As for “loss of study or work capacity” — well, society asnd institutions need to change in order to accommodate pregnant women. There is a woman in my class who is about to deliver next month. She said it might take her five years to finish a three year course and the school is working with her on her financial aid, etc. We shouldn’thave to sacrifice our children to keep our jobs or complete our educations.
Regarding the woman who aborted the fourth child: why not take a gamble that the fourth would be at least a little better than the lousiest of the three known children?
Kill off the most difficult/ least promising one; chances are the fourth won’t be that bad.
If you are going to kill one of your four children, be strategic.
AWESOME, TheLastDemocrat.
Here’s my suggestion.

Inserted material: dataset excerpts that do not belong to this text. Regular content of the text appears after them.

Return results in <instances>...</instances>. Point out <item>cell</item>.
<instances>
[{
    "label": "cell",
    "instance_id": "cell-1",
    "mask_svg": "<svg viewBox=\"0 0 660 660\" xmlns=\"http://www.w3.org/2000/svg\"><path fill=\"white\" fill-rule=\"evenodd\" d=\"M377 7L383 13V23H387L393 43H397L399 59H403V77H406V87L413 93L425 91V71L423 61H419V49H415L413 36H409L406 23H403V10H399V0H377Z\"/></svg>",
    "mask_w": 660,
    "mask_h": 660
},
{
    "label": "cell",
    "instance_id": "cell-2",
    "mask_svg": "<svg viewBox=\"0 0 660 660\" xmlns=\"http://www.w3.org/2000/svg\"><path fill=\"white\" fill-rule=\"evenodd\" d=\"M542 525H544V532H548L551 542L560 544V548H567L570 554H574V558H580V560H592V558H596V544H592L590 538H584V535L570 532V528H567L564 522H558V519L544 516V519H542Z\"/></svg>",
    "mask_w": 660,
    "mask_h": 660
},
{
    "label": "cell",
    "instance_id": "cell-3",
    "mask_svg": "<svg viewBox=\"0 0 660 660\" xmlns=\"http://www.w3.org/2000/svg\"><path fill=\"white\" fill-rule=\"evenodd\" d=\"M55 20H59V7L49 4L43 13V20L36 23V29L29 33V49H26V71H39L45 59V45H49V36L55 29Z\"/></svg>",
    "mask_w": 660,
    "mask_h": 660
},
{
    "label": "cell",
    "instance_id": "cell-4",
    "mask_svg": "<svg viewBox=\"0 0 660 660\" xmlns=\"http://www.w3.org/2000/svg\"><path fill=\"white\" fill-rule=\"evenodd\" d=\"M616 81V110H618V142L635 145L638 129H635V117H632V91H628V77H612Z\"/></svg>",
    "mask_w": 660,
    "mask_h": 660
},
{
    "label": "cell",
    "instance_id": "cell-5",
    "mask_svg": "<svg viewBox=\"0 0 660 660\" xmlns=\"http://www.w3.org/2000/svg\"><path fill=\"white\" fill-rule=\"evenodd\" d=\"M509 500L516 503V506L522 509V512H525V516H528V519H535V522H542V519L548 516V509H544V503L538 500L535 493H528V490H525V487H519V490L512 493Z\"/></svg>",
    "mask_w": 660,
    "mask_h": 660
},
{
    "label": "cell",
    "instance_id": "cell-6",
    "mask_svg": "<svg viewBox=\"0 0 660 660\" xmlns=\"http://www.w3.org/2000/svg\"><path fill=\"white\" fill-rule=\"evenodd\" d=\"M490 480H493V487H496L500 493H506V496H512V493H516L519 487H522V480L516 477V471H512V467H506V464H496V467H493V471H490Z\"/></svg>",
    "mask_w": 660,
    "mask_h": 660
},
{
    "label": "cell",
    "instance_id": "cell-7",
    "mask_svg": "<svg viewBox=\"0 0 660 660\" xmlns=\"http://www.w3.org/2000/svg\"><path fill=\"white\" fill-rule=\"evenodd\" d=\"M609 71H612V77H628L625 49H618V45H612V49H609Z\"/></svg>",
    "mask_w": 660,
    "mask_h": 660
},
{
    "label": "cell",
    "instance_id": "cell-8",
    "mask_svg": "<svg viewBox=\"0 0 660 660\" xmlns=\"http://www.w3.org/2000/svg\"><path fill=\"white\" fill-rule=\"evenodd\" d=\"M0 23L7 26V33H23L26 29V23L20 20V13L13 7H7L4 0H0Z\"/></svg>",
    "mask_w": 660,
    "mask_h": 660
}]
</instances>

If putting food on the table is the main issue, kill the chubbiest kid; he’s hogging all the food anyway. And then have the rest of the family eat him! If not having weird hangups about people killing their offspring is “progressive”, I figure my acceptance of eating your dead kids makes me even more enlightened.
The fact is that carrying to term and giving birth creates an automatic bond between mother and child. The vast majority of women probably know that they would not be able to sever that bond.
Can severing that bond be made popular?
How about this: whenever you see an obviously pregnant woman, ask her: Are you keeping this one or placing for adoption?
Finances should not be a reason to abort in this country. A family allowance system would mean income automatically rises when the family increases.
Thanks so much for choosing not to include my blog, since it has the word “abolitionist” in the title. You have the right to include anyone that you see fit, and I respect that. However, if you did not want certain people to participate, you should have made that clear. Again, thanks for not playing church politics with such a serious issue.